A poem is a flower you offer to people. A compassionate look, a smile, an act filled with loving-kindness is also a flower that blooms on the tree of mindfulness and concentration. Even thought you don't think about the poem while cooking lunch for your family, the poem is being written. When I write a short story, a novel, or a play, it may take one week or several weeks to finish. But the story or the novel is always there. [...]
You cannot just sit there and write the story or the novel. You have to do other things as well. You drink tea, cook breakfast, wash your clothes, water the vegetables. The time spent doing these things is extremely important. You have to do them well. You have to put one hundred percent of yourself into the act of cooking, watering the vegetable garden, of dish washing. You must enjoy what you are doing, and you do it deeply.

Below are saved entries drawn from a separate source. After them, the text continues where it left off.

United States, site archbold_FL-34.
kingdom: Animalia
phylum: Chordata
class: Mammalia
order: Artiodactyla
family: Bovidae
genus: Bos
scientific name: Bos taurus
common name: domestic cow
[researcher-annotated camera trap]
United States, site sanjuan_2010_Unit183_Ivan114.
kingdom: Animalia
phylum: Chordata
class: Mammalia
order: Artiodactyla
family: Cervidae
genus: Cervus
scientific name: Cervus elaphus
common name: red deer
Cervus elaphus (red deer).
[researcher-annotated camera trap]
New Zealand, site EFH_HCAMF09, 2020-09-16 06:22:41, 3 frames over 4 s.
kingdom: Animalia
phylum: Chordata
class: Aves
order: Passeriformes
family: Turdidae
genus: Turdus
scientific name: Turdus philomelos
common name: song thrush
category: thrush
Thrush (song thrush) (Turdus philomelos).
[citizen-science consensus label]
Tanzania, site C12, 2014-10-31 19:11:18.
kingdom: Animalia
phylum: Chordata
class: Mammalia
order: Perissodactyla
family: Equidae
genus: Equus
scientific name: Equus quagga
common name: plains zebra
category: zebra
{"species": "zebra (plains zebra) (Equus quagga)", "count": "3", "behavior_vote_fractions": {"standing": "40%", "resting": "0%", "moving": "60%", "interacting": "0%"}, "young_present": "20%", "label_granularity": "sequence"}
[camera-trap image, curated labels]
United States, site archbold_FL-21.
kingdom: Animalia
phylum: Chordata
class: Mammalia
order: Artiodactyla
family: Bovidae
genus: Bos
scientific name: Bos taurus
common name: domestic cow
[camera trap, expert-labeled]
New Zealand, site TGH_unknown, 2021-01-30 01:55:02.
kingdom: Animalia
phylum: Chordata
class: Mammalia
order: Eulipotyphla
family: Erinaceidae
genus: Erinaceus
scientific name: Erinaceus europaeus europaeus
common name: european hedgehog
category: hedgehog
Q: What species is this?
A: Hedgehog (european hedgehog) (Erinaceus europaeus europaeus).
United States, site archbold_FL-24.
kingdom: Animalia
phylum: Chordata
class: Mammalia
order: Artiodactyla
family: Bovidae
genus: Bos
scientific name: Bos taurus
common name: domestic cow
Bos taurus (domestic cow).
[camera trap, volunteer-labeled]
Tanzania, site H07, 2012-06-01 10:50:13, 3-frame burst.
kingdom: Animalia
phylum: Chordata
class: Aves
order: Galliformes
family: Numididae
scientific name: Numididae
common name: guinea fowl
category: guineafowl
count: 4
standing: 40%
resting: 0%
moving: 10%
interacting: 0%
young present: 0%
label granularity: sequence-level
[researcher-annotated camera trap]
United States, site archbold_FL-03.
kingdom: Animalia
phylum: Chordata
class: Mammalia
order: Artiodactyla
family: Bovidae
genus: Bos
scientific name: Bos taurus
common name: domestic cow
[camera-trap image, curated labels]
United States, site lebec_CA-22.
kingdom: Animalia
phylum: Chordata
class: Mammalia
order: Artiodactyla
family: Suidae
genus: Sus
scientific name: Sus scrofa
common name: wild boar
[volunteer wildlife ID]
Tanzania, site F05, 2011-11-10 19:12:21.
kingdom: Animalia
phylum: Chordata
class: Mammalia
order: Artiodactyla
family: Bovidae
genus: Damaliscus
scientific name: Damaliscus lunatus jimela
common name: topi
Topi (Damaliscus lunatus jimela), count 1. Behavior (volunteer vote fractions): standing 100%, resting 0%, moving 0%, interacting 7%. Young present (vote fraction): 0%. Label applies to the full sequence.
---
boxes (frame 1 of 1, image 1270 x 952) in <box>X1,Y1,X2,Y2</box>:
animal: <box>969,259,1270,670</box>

This is very important for your story, your letter, or anything else that you want to produce.
Enlightenment is not separate from washing dishes or growing lettuce. To learn how to live each moment of our daily life in deep mindfulness and concentration is the practice. The conception and unfolding of a piece of art take place exactly in these moments of our daily life. The time when you begin to write down the music or the poems is only the time of delivering the baby. The baby has to be in you already in order for you to deliver it. But if the baby is not in you, even if you sit for hours and hours at your desk, there's nothing to deliver, and you cannot produce anything. Your insight, your compassion, and your ability to write in a way that will move the other person's heart are flowers that bloom on our tree of practice. We should make good use of every moment of our daily life in order to allow this insight and compassion to bloom.